◆ **Aim of the exercise**
Nothing but the records themselves, exactly as written and free of pictures, should appear in your response.

Transcribed page contents

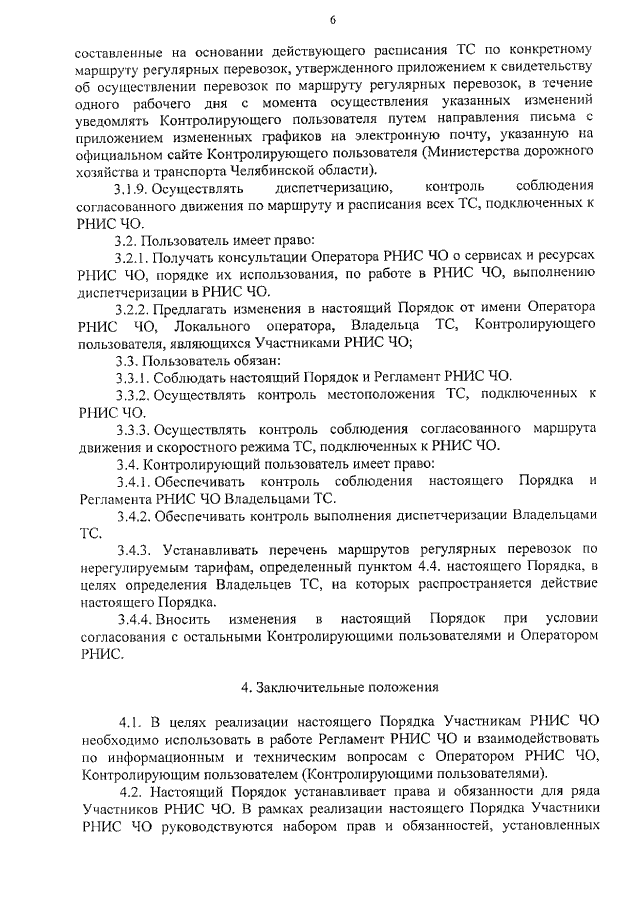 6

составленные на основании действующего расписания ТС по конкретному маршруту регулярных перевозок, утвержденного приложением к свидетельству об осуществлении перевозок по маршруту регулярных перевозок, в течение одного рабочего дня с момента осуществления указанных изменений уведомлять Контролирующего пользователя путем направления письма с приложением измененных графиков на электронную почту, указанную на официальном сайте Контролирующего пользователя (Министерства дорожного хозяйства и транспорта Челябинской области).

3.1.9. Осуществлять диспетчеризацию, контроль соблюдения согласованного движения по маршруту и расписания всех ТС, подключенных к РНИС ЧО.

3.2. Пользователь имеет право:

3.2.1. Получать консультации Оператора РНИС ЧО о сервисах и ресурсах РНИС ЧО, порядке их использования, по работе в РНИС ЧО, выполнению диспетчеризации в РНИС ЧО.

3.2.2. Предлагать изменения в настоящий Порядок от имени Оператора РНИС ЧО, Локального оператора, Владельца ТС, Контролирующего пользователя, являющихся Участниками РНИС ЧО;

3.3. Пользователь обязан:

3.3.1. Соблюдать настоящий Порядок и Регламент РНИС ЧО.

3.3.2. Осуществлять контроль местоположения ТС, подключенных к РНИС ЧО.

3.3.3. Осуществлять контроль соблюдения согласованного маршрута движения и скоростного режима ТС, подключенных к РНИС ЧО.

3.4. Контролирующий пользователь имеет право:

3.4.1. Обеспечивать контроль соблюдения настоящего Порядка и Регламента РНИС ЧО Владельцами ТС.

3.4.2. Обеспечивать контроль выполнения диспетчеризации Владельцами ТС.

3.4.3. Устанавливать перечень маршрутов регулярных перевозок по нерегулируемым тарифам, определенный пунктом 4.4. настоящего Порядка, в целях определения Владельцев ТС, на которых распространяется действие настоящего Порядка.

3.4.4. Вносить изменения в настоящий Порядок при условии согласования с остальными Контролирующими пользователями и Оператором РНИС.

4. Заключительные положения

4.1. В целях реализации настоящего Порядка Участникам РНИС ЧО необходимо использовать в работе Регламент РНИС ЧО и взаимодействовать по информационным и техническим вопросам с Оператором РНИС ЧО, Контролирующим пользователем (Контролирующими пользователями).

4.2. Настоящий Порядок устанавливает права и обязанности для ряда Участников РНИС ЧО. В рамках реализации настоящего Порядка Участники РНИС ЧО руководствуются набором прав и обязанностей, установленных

◆ **Problem solution**
 6

составленные на основании действующего расписания ТС по конкретному маршруту регулярных перевозок, утвержденного приложением к свидетельству об осуществлении перевозок по маршруту регулярных перевозок, в течение одного рабочего дня с момента осуществления указанных изменений уведомлять Контролирующего пользователя путем направления письма с приложением измененных графиков на электронную почту, указанную на официальном сайте Контролирующего пользователя (Министерства дорожного хозяйства и транспорта Челябинской области).

3.1.9. Осуществлять диспетчеризацию, контроль соблюдения согласованного движения по маршруту и расписания всех ТС, подключенных к РНИС ЧО.

3.2. Пользователь имеет право:

3.2.1. Получать консультации Оператора РНИС ЧО о сервисах и ресурсах РНИС ЧО, порядке их использования, по работе в РНИС ЧО, выполнению диспетчеризации в РНИС ЧО.

3.2.2. Предлагать изменения в настоящий Порядок от имени Оператора РНИС ЧО, Локального оператора, Владельца ТС, Контролирующего пользователя, являющихся Участниками РНИС ЧО;

3.3. Пользователь обязан:

3.3.1. Соблюдать настоящий Порядок и Регламент РНИС ЧО.

3.3.2. Осуществлять контроль местоположения ТС, подключенных к РНИС ЧО.

3.3.3. Осуществлять контроль соблюдения согласованного маршрута движения и скоростного режима ТС, подключенных к РНИС ЧО.

3.4. Контролирующий пользователь имеет право:

3.4.1. Обеспечивать контроль соблюдения настоящего Порядка и Регламента РНИС ЧО Владельцами ТС.

3.4.2. Обеспечивать контроль выполнения диспетчеризации Владельцами ТС.

3.4.3. Устанавливать перечень маршрутов регулярных перевозок по нерегулируемым тарифам, определенный пунктом 4.4. настоящего Порядка, в целях определения Владельцев ТС, на которых распространяется действие настоящего Порядка.

3.4.4. Вносить изменения в настоящий Порядок при условии согласования с остальными Контролирующими пользователями и Оператором РНИС.

4. Заключительные положения

4.1. В целях реализации настоящего Порядка Участникам РНИС ЧО необходимо использовать в работе Регламент РНИС ЧО и взаимодействовать по информационным и техническим вопросам с Оператором РНИС ЧО, Контролирующим пользователем (Контролирующими пользователями).

4.2. Настоящий Порядок устанавливает права и обязанности для ряда Участников РНИС ЧО. В рамках реализации настоящего Порядка Участники РНИС ЧО руководствуются набором прав и обязанностей, установленных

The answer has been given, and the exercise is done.